La question des langues a acquis ainsi à la fois une visibilité et une légitimité qu’elle n’avait peut-être pas jusqu’ici. Dans le même temps, les problématiques se sont également diversifiées. On peut identifier au moins trois niveaux ou trois significations de l’intérêt accordé à cette question des langues. Pour ce faire, il convient de distinguer plurilinguisme et multilinguisme. Suivant en cela les recommandations de l’Observatoire Européen du Plurilinguisme , nous réservons le terme multilinguisme aux cas où plusieurs langues sont parlées sur un même territoire. La notion de plurilinguisme est réservée aux situations où les locuteurs eux-mêmes parlent plusieurs langues et où cette compétence est non seulement valorisée mais encouragée.
Revenons aux trois problématiques des langues annoncées. C’est d’abord la problématique de la défense de la diversité : chaque langue est perçue comme un trésor singulier (voire comme un patrimoine) ; le plus vieux métier du monde serait la traduction, jamais parfaite et toujours nécessaire.

Deuxième problématique : les revendications linguistiques sont étroitement associées à des revendications identitaires. À cette problématique est le plus souvent associée la question de l’apprentissage de ces langues et de leur reconnaissance dans l’enseignement formel.
Parce que certains locuteurs ne jouissent pas de la reconnaissance minimale dans l’espace social ou politique, que la sauvegarde de leur langue n’est pas assurée par sa dynamique propre, ils formulent des revendications, protègent leur trésor ou … changent de langue. Le politique se donne ici comme un espace de domination, un espace où s’expérimente un déficit de reconnaissance, un espace de conflits, de rapports de force, où la langue est d’abord un signe d’appartenance, avant d’être un moyen de communication avec l’autre. Ces deux approches n’ont pas besoin de la distinction proposée plus haut, à la différence de celle que nous souhaitons retenir.

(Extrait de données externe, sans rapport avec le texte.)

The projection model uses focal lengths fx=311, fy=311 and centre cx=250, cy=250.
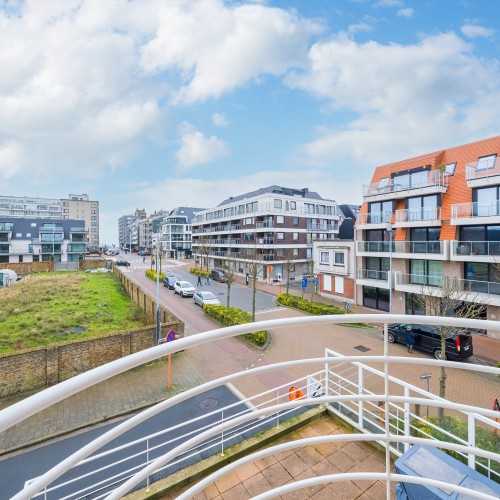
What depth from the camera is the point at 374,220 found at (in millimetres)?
23484

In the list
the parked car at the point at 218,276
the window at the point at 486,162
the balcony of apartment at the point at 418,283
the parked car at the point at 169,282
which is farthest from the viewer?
the parked car at the point at 218,276

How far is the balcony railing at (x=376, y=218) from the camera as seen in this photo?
22.6 meters

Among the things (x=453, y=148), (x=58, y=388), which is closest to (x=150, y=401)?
(x=58, y=388)

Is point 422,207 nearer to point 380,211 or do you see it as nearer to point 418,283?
point 380,211

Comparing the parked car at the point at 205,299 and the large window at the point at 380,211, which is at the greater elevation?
the large window at the point at 380,211

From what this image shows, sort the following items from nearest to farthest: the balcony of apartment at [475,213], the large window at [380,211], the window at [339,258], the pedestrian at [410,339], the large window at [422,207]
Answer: the pedestrian at [410,339], the balcony of apartment at [475,213], the large window at [422,207], the large window at [380,211], the window at [339,258]

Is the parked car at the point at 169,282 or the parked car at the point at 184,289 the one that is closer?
the parked car at the point at 184,289

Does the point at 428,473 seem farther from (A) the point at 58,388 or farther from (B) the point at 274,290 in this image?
(B) the point at 274,290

La troisième problématique, sans doute moins répandue et plus innovante est celle de la pluralité linguistique dans l’espace public politique. Ici, la traduction n’est plus seulement une affaire de spécialistes ; elle n’est plus une pratique exceptionnelle destinée à établir des ponts, des passerelles entre des langues considérées idéalement comme des isolats, mais à l’inverse, une dimension constitutive de l’espace politique lui-même et, partant, de l’enseignement et de la réflexivité de chacun.
Elle met aussi l’accent sur les expériences et les pratiques générées par le pluralisme des langages techniques qui concerne autant les situations stabilisées de monolinguisme que les autres.
Cette troisième approche n’est pas cependant complètement étrangère aux deux précédentes : elle en inclut les objets mais à partir d’une perspective qui insiste sur l’histoire, sur les processus, sur les pratiques, et sur la dimension proprement politique en ce que celle-ci repose sur un dilemme  que les approches en termes de patrimoine ou de revendication de reconnaissance ignorent le plus souvent : s’exprimer semble requérir la fragmentation linguistique, alors qu’à l’inverse comprendre l’autre pousse à rechercher l’homogénéisation.

L’atelier propose de rassembler et de confronter des recherches qui documentent cette problématique du plurilinguisme telle qu’elle est concrètement expérimentée, notamment dans ces nouveaux contextes de création de pouvoirs publics locaux.